Detta Colli cautions finance executives not to take a counteroffer if they can help it: “Accepting a counter-offer breaks one’s trust with their current employer,” she says. That’s particularly true when you’re a senior or tenured executive.

Short term fix that doesn't last

Jeff Carter, president of property/casualty insurance company recruiter CE Insurance Services of Tampa, Fla. says that more often than not, people accepting a counteroffer will tend to exit their firms in short order.  Their managers may force them out by diluting their responsibilities once they realize they’re open to leaving the firm.

“When people accept counter-offers, three to six months down the road they [almost always] come back to us and find all those reasons they first wanted to leave still exist,” says Carter. “You can almost put it on the calendar.”

“Whatever drives them to make the change—whether it’s the stability of the company or the fact that the boss is my age and there aren’t the advancement opportunities I’m looking for—those things typically don’t change,” says Carter.

Tips if you receive a counter-offer

For those who’ve received or expect to be offered a new set of perks from their present employers due to a competitor’s offer and wonder whether they should accept or run like the wind, here are a few tips:

1.  Decide whether you will really be happy staying where you are if conditions besides salary, bonus, and other perks do not change. If the answer is yes, and the counter-offer meets your needs in terms of health coverage and 401(k) vesting as well as “psychic” factors like growth potential, the office environment and your daily commute, and you might do well to stay put, but if this is the case, be sure to tell your current employer about the aspects of the job that make you want to stay, says career expert Stephen Laser.

“You might take the counter-offer so long as you feel you’ve been a valued employee as well as someone with a good morale who rarely complains,” says Laser, a psychologist often hired by financial services companies to interview job candidates before they’re hired to make sure they’re right for the job.

Particularly if this is an offer that has “come out of the blue,” he says, your employer may be glad to keep someone who’s positive and really wants to stay, says Laser, but you have to make it clear that you haven’t been shaking the trees looking for another opportunity and be able to explain why you truly value this one.

2. Keep in mind that employers will be on guard for those who are basically “leveraging”—seeking more money and are willing to work for the highest bidder. If that’s your game, an employer might offer you something to keep you in your position for the short term. But your career growth may be stunted.
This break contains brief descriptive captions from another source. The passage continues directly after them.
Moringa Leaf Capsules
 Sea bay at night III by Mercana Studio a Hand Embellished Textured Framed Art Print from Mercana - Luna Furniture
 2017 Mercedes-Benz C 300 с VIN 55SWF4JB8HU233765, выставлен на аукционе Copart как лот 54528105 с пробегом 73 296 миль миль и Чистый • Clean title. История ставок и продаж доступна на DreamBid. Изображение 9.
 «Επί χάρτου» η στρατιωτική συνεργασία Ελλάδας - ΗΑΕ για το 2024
3. If your work has been undervalued in the past, don’t expect things to change just because you get a counteroffer. Someone who’s been with the same company for seven or eight years and gets offered a 10 to 15 percent raise to stay where they are should think twice, says Carter.

Ask yourself, “Why didn’t I get paid that much before?” the recruiter says. The bottom line: If it’s fear of making a change that’s keeping you locked into the same firm year after year, it’s probably time to move on, he says.

4. Keep in mind that letting your employer know you’ve been considering someone else’s offer is tricky no matter what. You’ve allowed yourself to be wooed by someone else.

Given that scenario, if you are not totally honest about your motives and you come across as being manipulative, “you will raise the prospect of distrust to mega levels,” says Laser.